### Work to complete
**A)** List every item the piece on the Golden and Platinum Rules says all people would like more or less of.
**B)** Pick up the piece on the Golden and Platinum Rules where it stops and keep writing it.

Golden Rule or Platinum Rule?

Black pot full of gold coinsThe most important rule in business is the one your parents taught you. The famous “Golden Rule” applies to nearly every situation and will normally provide the right answer to any quandary about what to do.

If more leaders would simply treat other people as they would like to be treated, we would have a major improvement in culture in organizations. There is one significant challenge to the Golden Rule that is a special case.

Let’s say that I am a leader in an organization, and I am most happy when stacked up with so much work that it seems impossible to get it all done. I just love to be overloaded.

If I would treat everyone around me by piling more work on them than they can handle, that is not going to produce happy or productive workers.

So, in the special case, where a leader wants things that other people would not appreciate, the Golden Rule breaks down. I claim that does not happen very often, but we do need to allow for the possibility before blindly applying the Golden Rule.

Knowing this conundrum, people got clever and invented the “Platinum Rule,” which states, “Treat other people the way they want to be treated.”

The Platinum Rule was posited by Karl Popper in World War II in The Open Society and its Enemies. That rule seems to avoid the problems with the Golden Rule, but when you stop and think about it, the Platinum Rule has even more flaws than the Golden Rule.

Reason: all people would like more money, less work, more freedom, less responsibility, more cake, etc.

If a leader of an organization would follow the Platinum Rule, it would be a disaster, because the business would quickly go bankrupt. Giving people everything they want would not be good for them or the business.

So, if you cannot always treat people the way you want to be treated, or treat them the way they want to be treated, how do you treat them?

The answer is disarmingly simple. You need to treat people the right way. What does this mean?

Treating people the right way means understanding a lot of things at once. Here are some considerations you must think about before deciding how to treat people.

1. What are their needs? Each person in the world is unique. We cannot assume that what is a good policy toward one person will work for others.

When you treat everyone the same way, you are actually discriminating because you inadvertently favor one over the other.

John Wooden, the famous basketball coach from UCLA, once said, “The most sure way to play favorites is to treat every player the same way.” That quote sounds backward until you stop and think about it.

### Dataset content

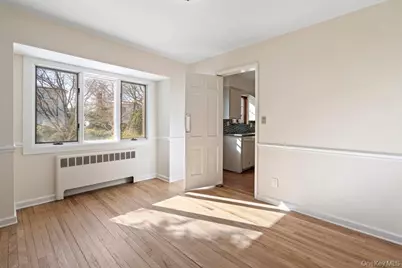 91 Drake Street, Malverne, NY 11565 - Photo 8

### Answers below
**A)** more money, less work, more freedom, less responsibility, more cake

**B)**
2. What is in their best interest? Many people lust after things that would cause them harm. Just step inside a jail, and you will see that the overwhelming majority of people are there because they tried to beat the system or break rules.

But here we also need to use judgment, because what may not be in the best interest to one person may be perfectly okay for someone else.

For example, throwing an ice cream social for employees might be a positive event, but if some of the employees have diabetes, the party may be ill advised.

When leaders try to determine what is in the best interest of an individual, it is a little like playing God. A leader cannot fully comprehend what an individual is experiencing in life, so trying to guess what is in the person’s best interest is never a perfect science.

3. What is right for the organization? It is often the case that people cannot have everything they want in order for the organization to survive.

We can invent a set of rules for a utopian existence for employees, but ultimately they will not be employed very long because the organization will die quickly.

Leaders need to consider a complex blend of individual and organizational needs before making up rules.

4. What is right for the planet? We are increasingly aware that our fragile spaceship is hurting. Life is already becoming intolerable with brutal swings in weather patterns.

It is not hard to imagine the suffering that mankind will be forced to endure if we are unable to reverse the trends we already see.

We do not want it to be too hot or too cold or too dry or too wet. We don’t want 30 foot waves crashing through our front windows. We would prefer that tornados become a thing of the past and earthquakes stop their rumbling.

When you stop and think about the very narrow set of conditions in which we are comfortable and all the possible ways things can go wrong, it is a miracle we have managed to survive as a species so long.

5. What treatment shows people that we care? That is a complex question, because we care about a lot of things simultaneously.

We need to balance all these things and make judgments in how we treat people. Given the infinite variety of people and conditions, that means some people are not always going to feel well served.

While we need to keep all these questions in play, my thesis is that the good-old “Golden Rule” is a pretty good first approximation for how to treat others.

It takes into account all of the variables above, and it works in most cases. If you are a person who would want what others do not want, you need to make the appropriate adjustment to the rule, but for the rest of us, we should seek to treat others the way we would like to be treated if the roles and situations were reversed.

5 Responses to Golden Rule or Platinum Rule?

  1. Excellent… and what will be most helpful to them.

  2. Another great post Robert. And how would our homes and schools function if we applied the same principals as you are suggesting for the workplace? I can only guess that we would have more engagement, productivity, and self-esteem.

  3. Jihad Gafour says:

    There comes the intelligent balancing skills between:-

    The employees’s needs, interest and priorities on one side and how to connect their actualization through engagement into the organisation vision, mission and achieving org. objective with a Win- Win.

    Connect the above with a healthy organisation culture that Respect, Equity, Recognition and reward intrinsically ( after extrinsic and basic needs are met). and we are there; standardizing a unique individualized treat to fulfill approach.

    Exceptions:-

    1- The ones who been crying on the great old days, 2- The one who have been complaining and will continue to complain.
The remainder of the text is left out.